_PROVIDED DATA_.
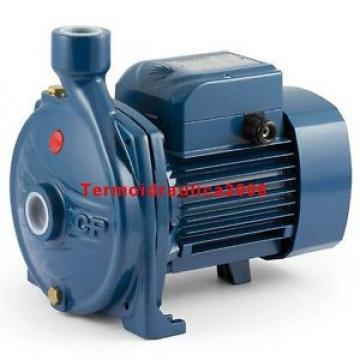Electric Centrifugal Water Pump CP 150 1Hp Stainless impeller 400V Pedrollo Z1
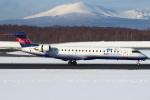 セブンさんが、新千歳空港で撮影したアイベックスエアラインズ CL-600-2C10 Regional Jet CRJ-702ERの航空フォト(写真)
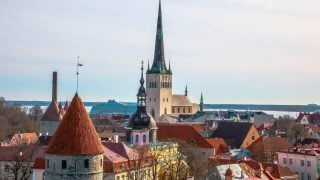 Tallinn, Estonia Travel Diary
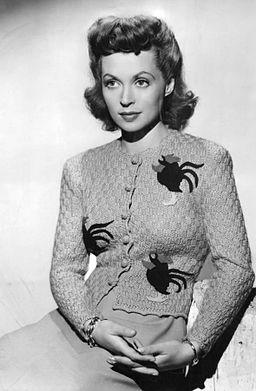 Lilli Palmer 1957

_DIRECTIONS FOR THIS TASK_. Every line of the material must be returned exactly; leave the images out.

_OUTPUT FOR THIS EXERCISE_.
Electric Centrifugal Water Pump CP 150 1Hp Stainless impeller 400V Pedrollo Z1
 セブンさんが、新千歳空港で撮影したアイベックスエアラインズ CL-600-2C10 Regional Jet CRJ-702ERの航空フォト(写真)
 Tallinn, Estonia Travel Diary
 Lilli Palmer 1957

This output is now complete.